La prevenzione secondaria delle fratture da fragilità è stata a lungo trascurata. Nonostante le Linee Guida e la Nota AIFA 79 raccomandino un adeguato trattamento farmacologico (bisfosfonati e supplementazione di calcio e vitamina D) per tutti i pazienti che abbiano subìto una frattura da fragilità, il 60-85% dei pazienti non lo riceve e solo il 50% segue le cure ad un anno dalla prescrizione.

Per tentare di arginare questa spirale negativa è necessario migliorare la presa in carico del paziente, dalla diagnosi fino al follow up, avviando un sistema di assistenza multidisciplinare che coinvolga tutti gli specialisti di riferimento (chirurghi ortopedici, reumatologi, radiologi, internisti, endocrinologi, fisioterapisti), migliorare la comunicazione sul territorio creando un network tra struttura ospedaliera e Medici di Medicina Generale e investire in prevenzione.
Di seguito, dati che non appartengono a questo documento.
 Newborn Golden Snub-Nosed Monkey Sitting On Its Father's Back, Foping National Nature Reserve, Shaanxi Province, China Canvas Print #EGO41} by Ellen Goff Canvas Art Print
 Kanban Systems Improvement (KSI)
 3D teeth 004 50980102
“Un sistema di assistenza territoriale integrato offre il potenziale per un modello di somministrazione delle cure economicamente vantaggioso, che riduce il rischio di rifrattura e di mortalità favorendo quindi un aumento del numero di pazienti trattati e migliorando l’aderenza – commenta Gonnelli – Inoltre, recenti studi hanno dimostrato che, al netto di sesso, età e comorbidità, tanto più aumenta l’aderenza alla terapia tanto più cala il rischio di rifrattura. In termini economici questo comporterebbe sì un aumento dei costi prescrittivi ma al contempo una diminuzione dei costi ospedalieri e, di conseguenza,una riduzione generale della spesa pro-capite”.

In Italia, la Regione Veneto rappresenta l’eccellenza per quanto riguarda la gestione dell’osteoporosi: si fa prevenzione e si riducono le fratture. In Veneto, infatti,il pattern di incidenza delle fratture di femore negli ultimi anni è diminuito del 18%, percentuale che ha portato ad un significativo contenimento dei costi sanitari a carico del SSN. L’elemento alla base della diminuzione delle fratture in questa regione potrebbe essere individuato nell’adozione di politiche sanitarie regionali specifiche per la gestione dell’osteoporosi.

“L’esempio del Veneto è emblematico e ci dimostra che un PDTA regionale dedicato alle fratture da fragilità, se applicato, porta sostanziali vantaggi sia al paziente che al SSN – conclude Gonnelli – Tutte le parti interessate, inclusi gli operatori sanitari, i dirigenti ospedalieri e le istruzioni regionali e nazionali hanno quindi la responsabilità di definire percorsi assistenziali chiari e sostenibili per la gestione del paziente già fratturato e di promuovere un atteggiamento proattivo da parte del paziente e degli operatori sanitari”.